Questions on the material >>
(a) In the New Year's resolutions post, rewrite the paragraph beginning "I have been thinking a lot recently about meat" as a short bulleted list that keeps its main facts.
(b) Quote every remark that the New Year's resolutions post sets off in parentheses.
(c) Write the next part of the New Year's resolutions post, picking up after its final sentence about more natural alternatives to processed meat.

New Year’s Resolutions, aren’t they wonderful? The ‘out with the old, in with the new’ spirit that a New Year provides, a clean slate, a new opportunity.
We all have aspects of our life that we would like to improve or change, and don’t forget – change is good, often scary but good.
So what are mine?
First of all, I’m not into any superstitious, weave your own yogurt, mumbo jumbo. I do see the New Year as a kickstart though – an excuse to change, and I like excuses! I get so caught up in the day to day treadmill (figurative, not literal) of life, that I lose sight of the bigger, more important things like health and nutrition. I know that I need to shift some pounds (‘some’ can be subjective) and I know that eating sugary things, crisps and whatever else is no good for me, but it’s easy and is often a go-to snack during a long or challenging day – this has to change, and I am going to make a conscious effort to eat more naturally – less processed, more organic (I will come back to this).
I have been thinking a lot recently about meat (stop laughing you) – I eat meat every day in various forms, and in almost every case 2 out of 3 meals I have each day will include meat. The more I read about having a healthy, balanced diet makes me think that I need to change this approach. There are plenty of replacements for the nutrition that I get from meat, and plenty of more natural alternatives when some of the things that I eat are processed (with sodium nitrate, water and whatever else added to it) with resulting diminished nutrition.

Available data >>
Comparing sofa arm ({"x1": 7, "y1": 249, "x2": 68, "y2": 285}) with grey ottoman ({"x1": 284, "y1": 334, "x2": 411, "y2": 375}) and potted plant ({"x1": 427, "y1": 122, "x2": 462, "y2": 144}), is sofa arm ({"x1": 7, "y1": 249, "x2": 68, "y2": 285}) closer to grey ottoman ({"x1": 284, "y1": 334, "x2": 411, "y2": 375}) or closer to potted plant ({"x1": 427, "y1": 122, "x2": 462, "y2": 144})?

Task-by-task results >>
(a)
- The writer eats meat every day in various forms.
- In almost every case, 2 of the writer's 3 daily meals include meat.
- Reading about healthy, balanced diets makes the writer think this approach needs to change.
- There are plenty of replacements for the nutrition meat provides.
- Some of the meat the writer eats is processed, with sodium nitrate, water and other things added, and this leaves it with diminished nutrition. There are plenty of more natural alternatives.

(b)
- (figurative, not literal)
- ('some' can be subjective)
- (I will come back to this)
- (stop laughing you)
- (with sodium nitrate, water and whatever else added to it)

(c)
Processed meat received a lot of press in recent months when it was classed by the World Health Organisation as being a carcinogenic, in the same category as Plutonium. This doesn’t mean that both are as dangerous as each other, though the WHO did state that the cumulative effects of processed meat daily (50g, or two rashers of bacon, is the example used) will add up, and make cancer more likely.
Arnold Schwarzenegger recently talked about meat consumption in relation to climate change, he urged people to cut down on their consumption and essentially have a couple of days off eating meat each week. This in theory could have a huge effect on production, and ultimately on climate change. For someone seen as such a strong alpha male to come with a message like this is refreshing, as many people from my generation and background see meat as the manly thing to eat (hell I’ve even got a beard, that’s how manly I am) – if you order a salad instead of a steak then look out!
“You can get your protein in many different ways, I have seen many body builders and weight lifters that are vegetarian” – Arnold Schwarzenegger, BBC News
The climate change argument doesn’t do much for me. I’m an only child, so I am looking at this from a selfish perspective – it is about improving my own health.
This is a fundamental shift in my mindset and will be a real challenge to be honest. I don’t know how to cook without using meat (I can barely cook with meat), my default is meat and two veg. (come on, you’re better than that).
I’m not saying that I am giving up meat completely, but I will make every effort to shift my diet to include more veg and less processed food.
So nutrition is a big Resolution for me – less meat, less processed, more organic and more natural. As I get older I think increasingly more about health and wellbeing, I am concerned about the conditions that much of our food is produced within, the processes that the food goes through (from apples that are polished like cars, to added sugar in our bread), so I am going to use 2016 as an excuse to change. I plan to blog about my progress.